China's official Purchasing Managers' Index (PMI) rose to a seasonally adjusted 55.1 from 52 in February, according to Li & Fung Group, a Hong Kong-based company that releases data for the Federation of Logistics and Purchasing. It marked the 13th straight month the index showed expansion and was in line with the median estimate in a Bloomberg News survey of 13 economists. A reading above 50 indicates growth.
Another PMI for China released by HSBC Holdings PLC (NYSE ADR: HBC) was even more positive, showing a rise to 57.0 in March from 55.8 in February.
HSBC's manufacturing index for Taiwan showed activity there continuing to expand strongly as well. Additional data from South Korea and Australia also showed manufacturing activity growing in March, but more slowly than in February.
While the numbers were generally seen as evidence that China and other Asian countries are strong enough to spur the global economic recovery, they also added to calls for the winding down of stimulus measures that policymakers say may be contributing to asset-bubble risks.
"Risks of overheating are still building despite the government's cooling measures, as the PMI has stayed above 55 over the past five months excluding February, when production was disrupted by the Chinese New-Year holiday," Xing Ziqiang, a Beijing-based economist at China International Capital Corp. told Bloomberg.
"With inflation pressures rapidly accumulating, this increases the risk of interest rate hikes in the coming months," HSBC Chief Economist for China Hongbin Qu said in a statement.
The acceleration may also force Premier Wen Jiabao's government to consider allowing the Chinese yuan to gain value for the first time since mid-2008, and raise interest rates.

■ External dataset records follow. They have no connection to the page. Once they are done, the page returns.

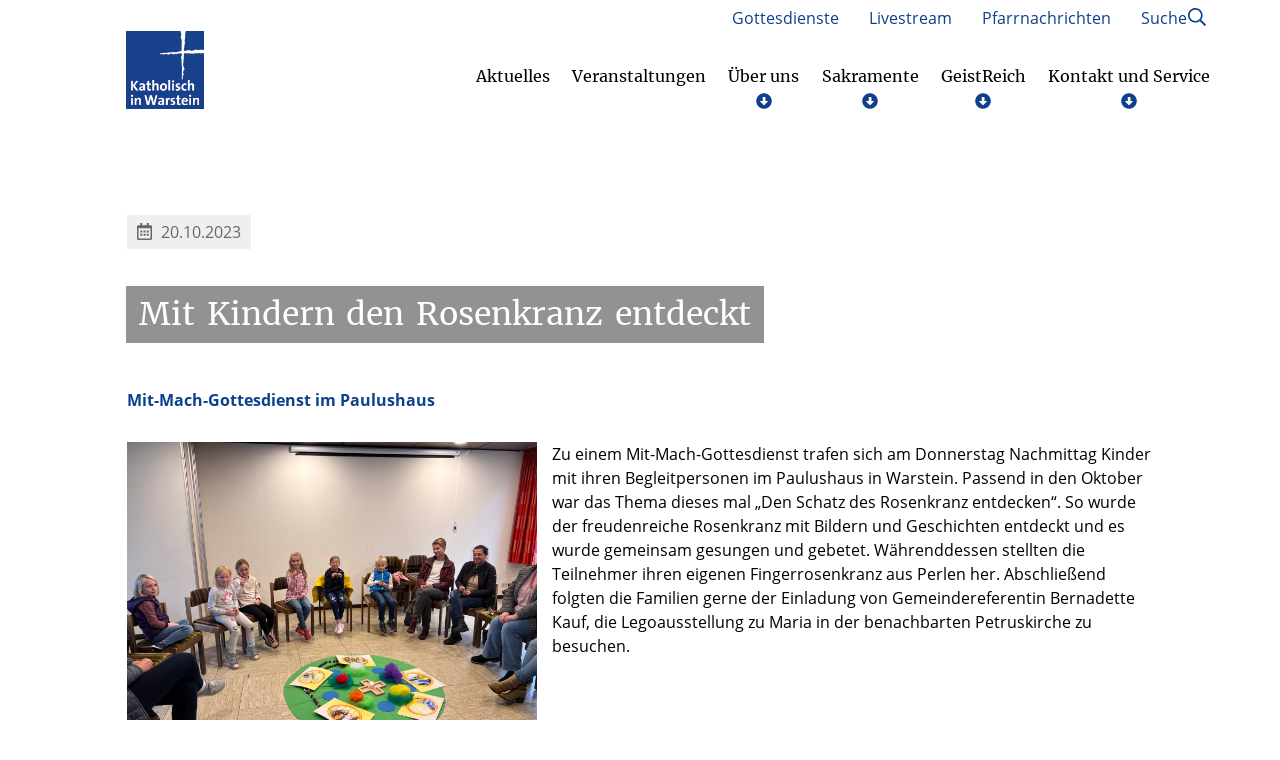

--- FILE ---
content_type: application/javascript
request_url: https://katholisch-in-warstein.de/wp-content/themes/flib/templates/single/news/view/news.js?ver=247fd58e87bb53b9f1bbfeb0e4299c86
body_size: 762
content:
$(document).ready(function () {
    let locationHashString = location.hash.substr(1);
    let locationHash = locationHashString.split(';');
    let filterArray = [];
    $(locationHash).each(function (key, value) {
        let nameValue = value.split('=');
        if (nameValue[0] && nameValue[1]) {
            filterArray[nameValue[0]] = decodeURI(nameValue[1]);
        }
    });

    let goToString = '';

    if (filterArray['referringURL']) {
        goToString = filterArray['referringURL'] + '#' + locationHashString;
    } else {
        goToString = '#' + locationHashString;
    }

    $('.backbutton').css('display', 'block');
    $('.backbutton').click(function () {
        window.history.back();
    });
});


$(document).ready(function () {
    resizeTeaserImages();
    $(window).on('load', function () {
        resizeTeaserImages();
    });
    $(window).on('resize', function () {
        resizeTeaserImages();
    });
});

/**
 * Resize teaser images to a 16:9 aspect ratio
 * 
 * @returns {undefined}
 */
function resizeTeaserImages() {
    $('.teaser-wrapper').each(function () {
        $(this).find('.teaser-single').each(function () {
            let teaserImage = $(this).find('.teaserimage');
            doTeaserImageResize(teaserImage);
            function doTeaserImageResize() {
                let imageWidth = teaserImage.outerWidth();
                let scaleMultiplier = 9/16;
                let imageHeight = parseInt(imageWidth * scaleMultiplier);
                teaserImage.height(imageHeight);
            }
        });
    });
}

document.addEventListener('DOMContentLoaded', function() {
    moveEasyLanguageLink();
});

/**
 * Move the easy language link into the readspeaker element if both elements exist
 */
function moveEasyLanguageLink() {
    // get element with class "easy-language-link"
    const easyLanguageLink = document.querySelector('.easy-language-link');

    // get element with class "readspeaker_outer_wrapper"
    const readspeakerOuterWrapper = document.querySelector('.readspeaker_outer_wrapper');

    // if both elements exist, prepend the easy language link inside the readspeaker element
    if (easyLanguageLink && readspeakerOuterWrapper) {
        readspeakerOuterWrapper.prepend(easyLanguageLink);

        // adjust the margin of the easy language link to match the readspeaker element
        easyLanguageLink.style.marginRight = '1.5rem';
        easyLanguageLink.style.marginBottom = '0.55rem';
    }
}


--- FILE ---
content_type: application/javascript
request_url: https://katholisch-in-warstein.de/wp-content/themes/flib/templates/components/headline/headline.js?ver=247fd58e87bb53b9f1bbfeb0e4299c86
body_size: 123
content:
document.addEventListener('DOMContentLoaded', function () {
    if (typeof window.wp !== 'undefined' && typeof window.wp.data !== 'undefined') {
        // We're probably in the Gutenberg/editor backend, do nothing
        return;
    }

    // Only run if CopyPasteHandler exists
    if (typeof window.CopyPasteHandler === 'function') {
        new window.CopyPasteHandler('comp-headline', 'add-spaces');
    }
});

Central bank governor Zhou Xiaochuan said last month that "sooner or later" China will end the contingency measures it adopted during the global recession.
Wen has repeatedly rejected calls to let the yuan appreciate.
"I don't think the renminbi is undervalued," Wen recently said at a press conference in Beijing, using the Chinese currency's official name.
But the growth in regional manufacturing – together with a surge in crude oil prices to their highest level in 17 months – suggests that inflation could again become a problem.
A stronger currency would help contain inflation by reducing the cost of imports. Consumer prices rose 2.7% from a year earlier in February, the biggest increase in 16 months, and the government aims to keep the pace of gains below 3% this year.
Xing expects the government will let the yuan appreciate as early as this month and raise rates in June.
The Chinese data indicate that the current upswing in Asia's export cycle may be further extended, Sanjay Mathur, head of Asia ex-Japan economics at Royal Bank of Scotland Group PLC (NYSE ADR: RBS) told The Journal.
"Exports will hold up," Mathur said. "In previous readings they were starting to suggest that the momentum of growth is slowing, but clearly that is not happening."
Given China's role as an assembly hub for regional intermediate products, its strong manufacturing data is especially positive for Malaysia, Korea, Hong Kong and Taiwan, he added.
The Institute for Supply Management released figures showing that U.S manufacturing grew in March at the fastest pace in more than five years, raising hopes that the global economy has embarked on a prolonged economic expansion.
"Manufacturing is on a tear," said Chris Rupkey, chief financial economist at Bank of Tokyo-Mitsubishi UFJ Ltd. (NYSE ADR: MTU) in New York told Bloomberg. It's "turning this recovery into a more sustainable one. As production increases, it means job gains are going to spread."